2010-10-25

Republicans are less likely to impose technology mandates because they know government has a terrible track record (Part 4 of 6)

[For the first entry in this series and pointers to the five follow-up posts, go here.]

Two examples of ill-considered tech mandates come from the Carter administration: the failed Synfuels Corporation initiative (a big waste of money) and corn-based ethanol subsidies (harmful to the environment and a big waste of money).

The difference between the parties is this: when Republicans impose technology mandates –as George W. Bush unfortunately did when he increased Carter's ethanol subsidy – they are swimming upstream against their core principles. But when Democrats do it they’re going with the flow of their party, which is biased toward government intervention.
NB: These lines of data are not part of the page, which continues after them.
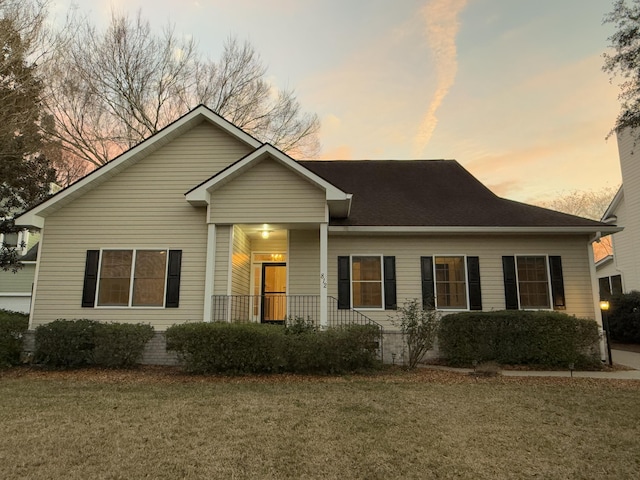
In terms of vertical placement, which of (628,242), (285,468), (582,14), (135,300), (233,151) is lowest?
(285,468)

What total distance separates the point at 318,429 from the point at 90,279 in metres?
8.16

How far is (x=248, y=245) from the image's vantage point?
12.0 m

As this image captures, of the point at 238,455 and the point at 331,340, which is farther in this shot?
the point at 331,340

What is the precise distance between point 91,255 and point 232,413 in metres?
7.14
Dernoga cites several technology mandates enthusiastically supported by Martin O’Malley. Here’s one:
the Renewable Electricity Standard - [in] which [O'Malley] pledged that 20 percent of the state's energy would come from renewable energy sources by 2022.
“Renewable energy” sounds at first like a wonderful, win-win kind of thing. I would bet my 401(k) that voter focus groups love the term.

Nevertheless, many people are beginning to point out problems with renewable energy. Matt Ridley writes in his recent book, The Rational Optimist:
It is an undeniable if surprising fact, often overlooked, that fossil fuels have spared much of the landscape from industrialization. . . To get an idea of just how landscape-eating the renewable alternatives are, consider that to supply just the current 300 million inhabitants of the United states with their current power demand of roughly 10,000 watts each would require:
  • solar panels the size of Spain
  • or wind farms the size of Kazaakhstan . . .
To label the land-devouring monsters of renewable energy ‘green’, virtuous or clean strikes me as bizarre.
Here we go again with the unintended consequences.

This is one of the biggest sins of green Democrats: using peer pressure and faith-based marketing techniques to hurry us into supporting poorly thought-out technology mandates.

Such mandates are strait-jackets. They don’t encourage innovation. They strap down the innovators.